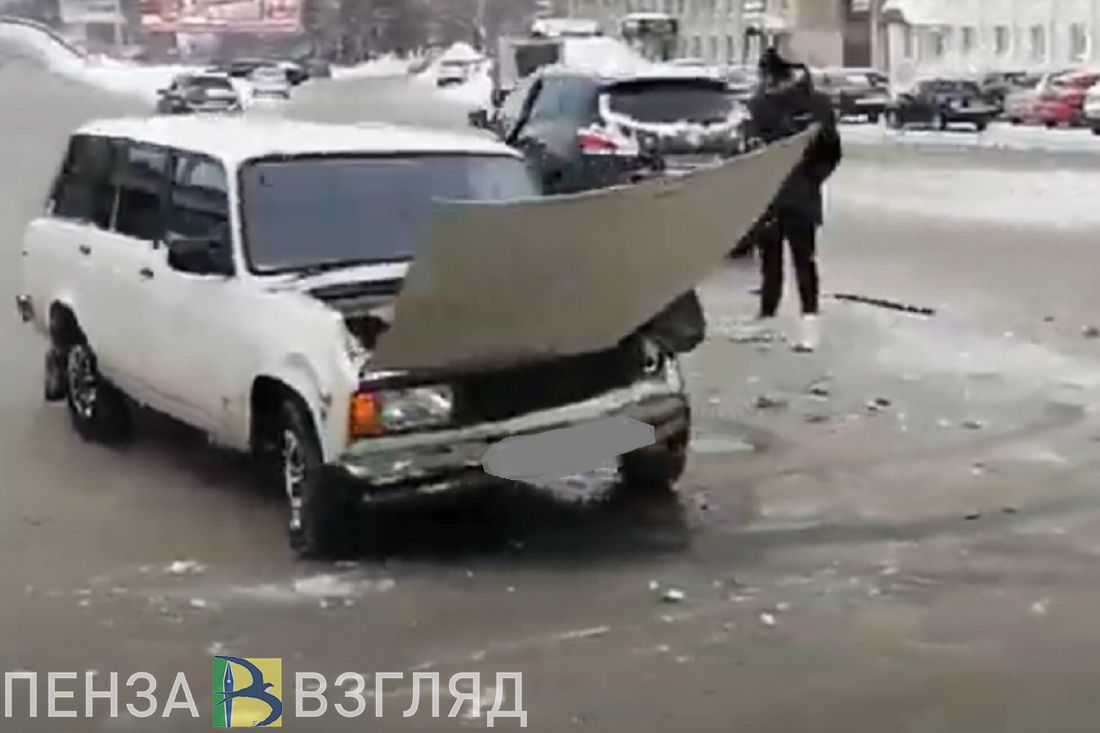 Видео попали. Жестокая авария 2 джипа. Самые жесткие аварии последствия.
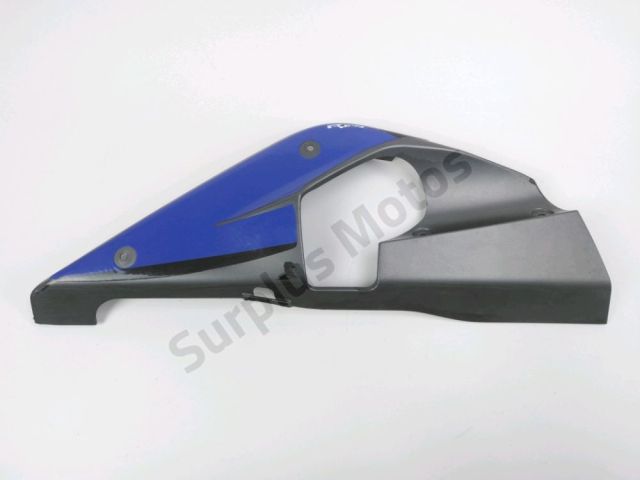 Demi sabot gauche occasion YAMAHA YZF-R 125 2011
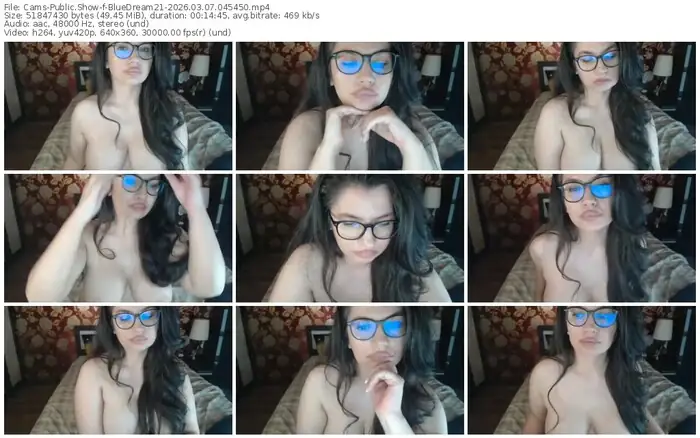 2026/03/07/cams-bluedream21-04-54-50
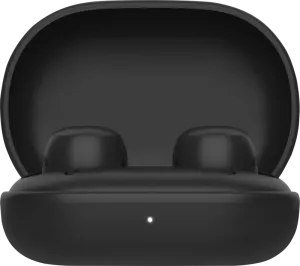 Defender - Langattomat kuulokkeet Twins 980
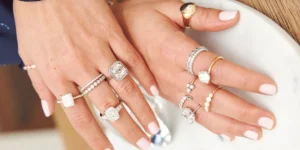 Best Eco Friendly Diamond Rings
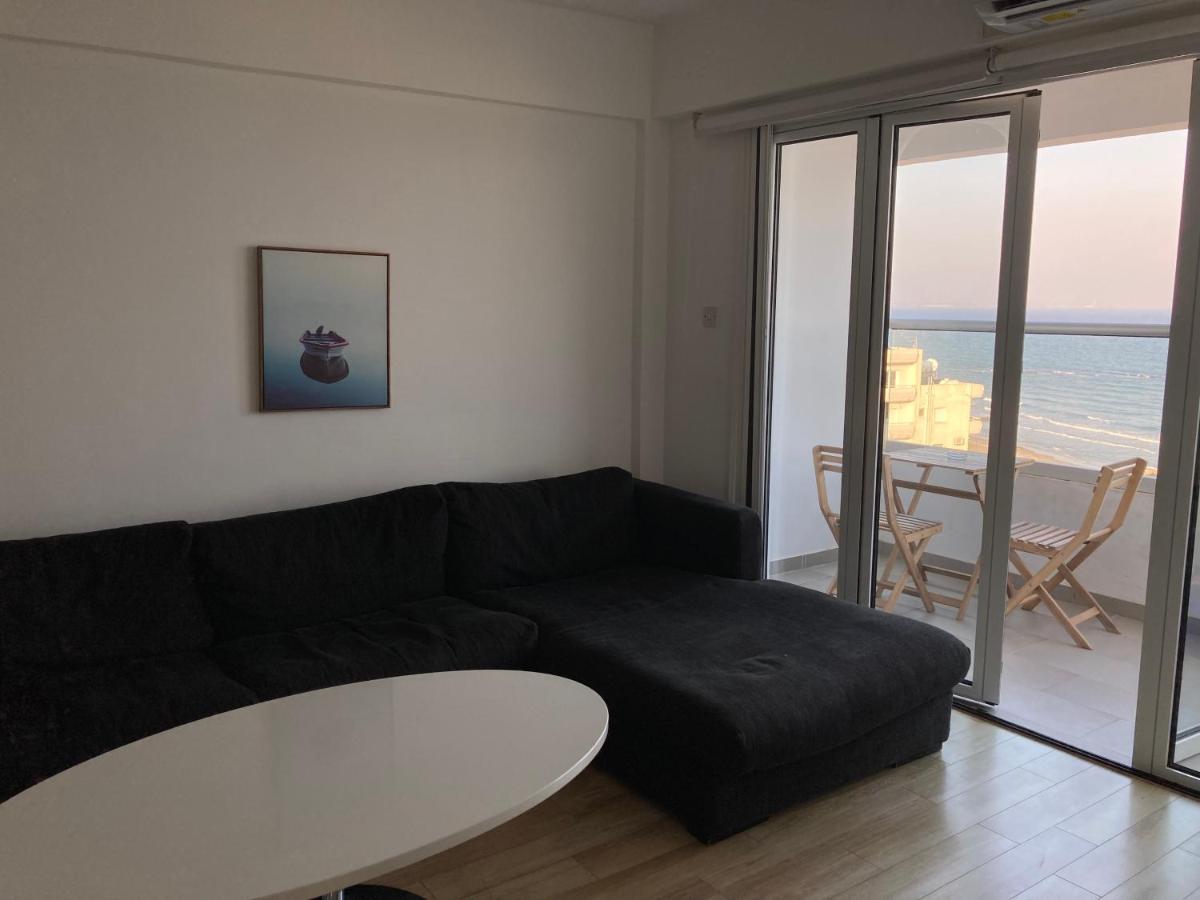 Apartment Sunrise Seaview
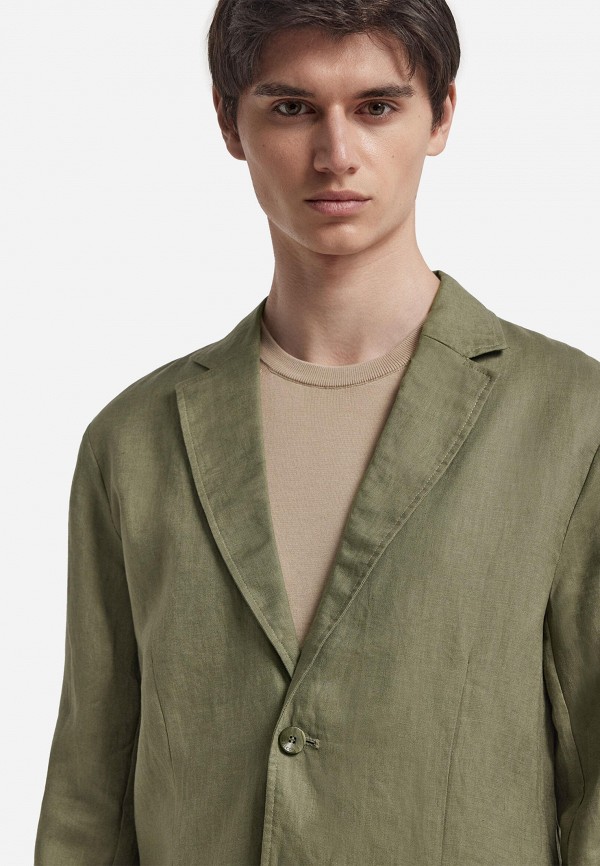 Falconeri Пиджак - фото 4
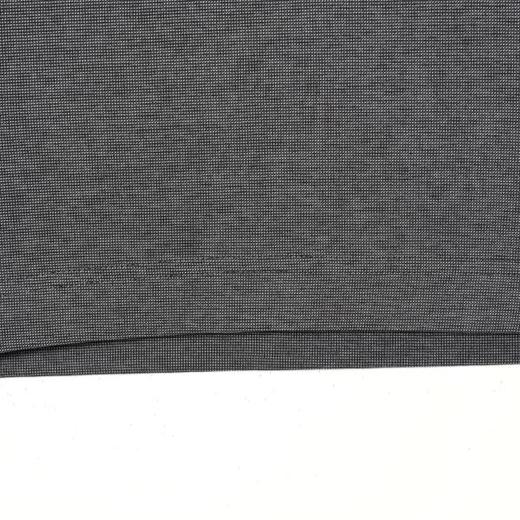 SDSA男装2026新款高贵轻奢美式复古铆钉圆领短袖T恤百搭高街上衣 商品图4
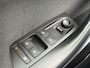 Opel Astra Sports Tourer 1.0 Online Edition ✓2e Eigenaar✓Carplay✓Navi✓Trekhaak✓Net beurt gehad✓Clima✓Cruise✓Pdc V+A✓105pk✓N.A.P✓Lm velgen✓Apk tot 10-2027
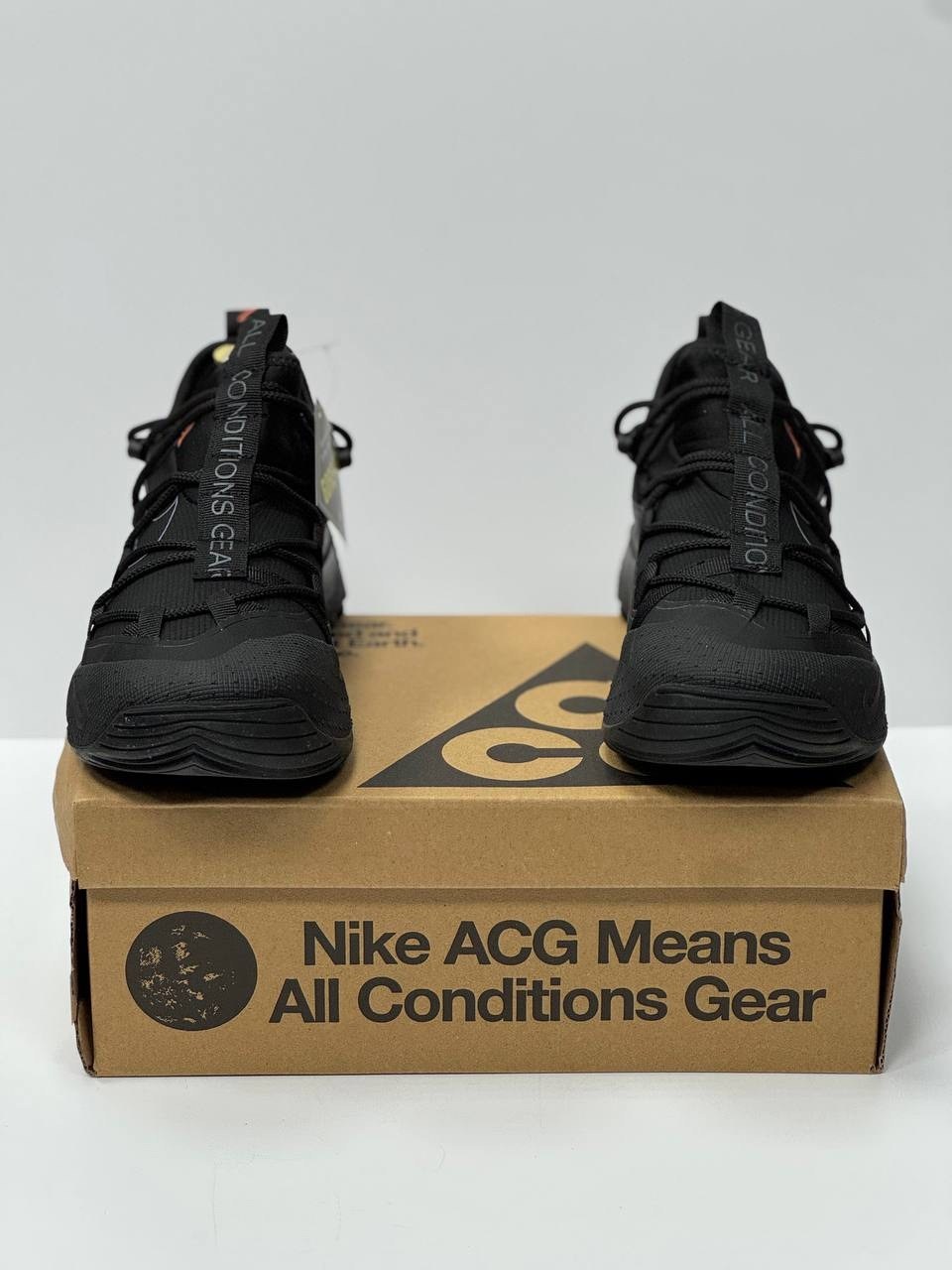 nike acg air terra antarktik кроссовки,зимние кроссовки nike acg air terra antarktik,nike acg кроссовки,кроссовки nike acg mountain fly gore tex,кроссовки мужские nike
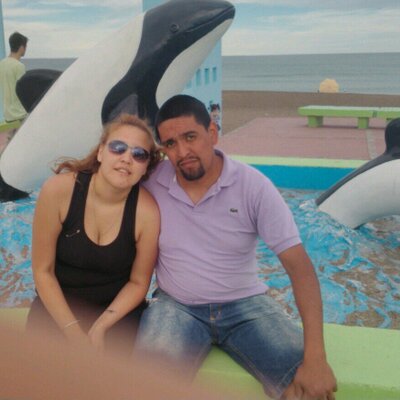 Profile Picture of Andy Machucaon Twitter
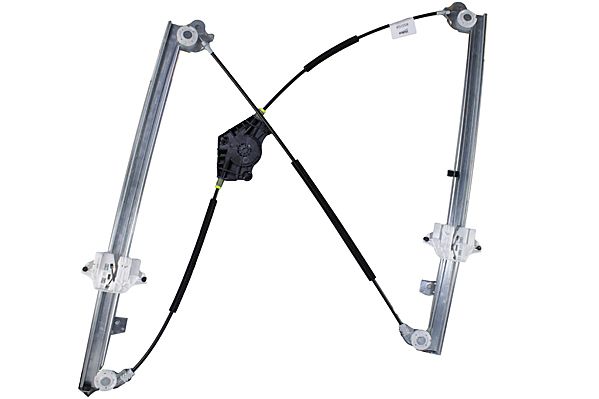 Fensterheber METZGER 2160723 ORIGINAL ERSATZTEIL f&uuml;r CITRO&Euml;N FIAT LANCIA PEUGEOT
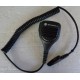 MOTOROLA MDPMNM4022A MICROFONO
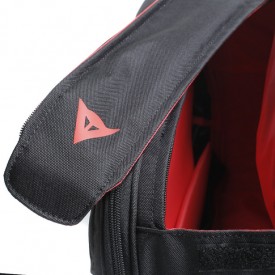 Alforjas DAINESE D-SADDLE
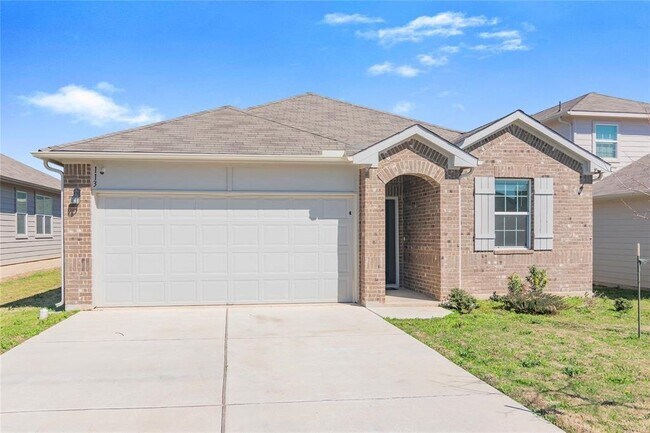 Building Photo - 113 Jubilee Dr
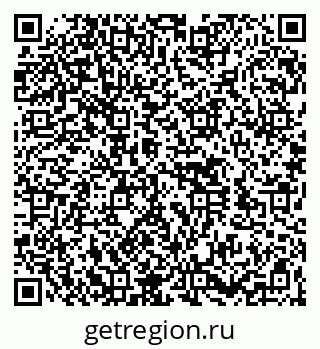 79260536632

Task item >> Copy each of the sixteen rows above word for word, in their original order, omitting the pictures.

Solution to this task >>
 Видео попали. Жестокая авария 2 джипа. Самые жесткие аварии последствия.
 Demi sabot gauche occasion YAMAHA YZF-R 125 2011
 2026/03/07/cams-bluedream21-04-54-50
 Defender - Langattomat kuulokkeet Twins 980
 Best Eco Friendly Diamond Rings
 Apartment Sunrise Seaview
 Falconeri Пиджак - фото 4
 SDSA男装2026新款高贵轻奢美式复古铆钉圆领短袖T恤百搭高街上衣 商品图4
 Opel Astra Sports Tourer 1.0 Online Edition ✓2e Eigenaar✓Carplay✓Navi✓Trekhaak✓Net beurt gehad✓Clima✓Cruise✓Pdc V+A✓105pk✓N.A.P✓Lm velgen✓Apk tot 10-2027
 nike acg air terra antarktik кроссовки,зимние кроссовки nike acg air terra antarktik,nike acg кроссовки,кроссовки nike acg mountain fly gore tex,кроссовки мужские nike
 Profile Picture of Andy Machucaon Twitter
 Fensterheber METZGER 2160723 ORIGINAL ERSATZTEIL f&uuml;r CITRO&Euml;N FIAT LANCIA PEUGEOT
 MOTOROLA MDPMNM4022A MICROFONO
 Alforjas DAINESE D-SADDLE
 Building Photo - 113 Jubilee Dr
 79260536632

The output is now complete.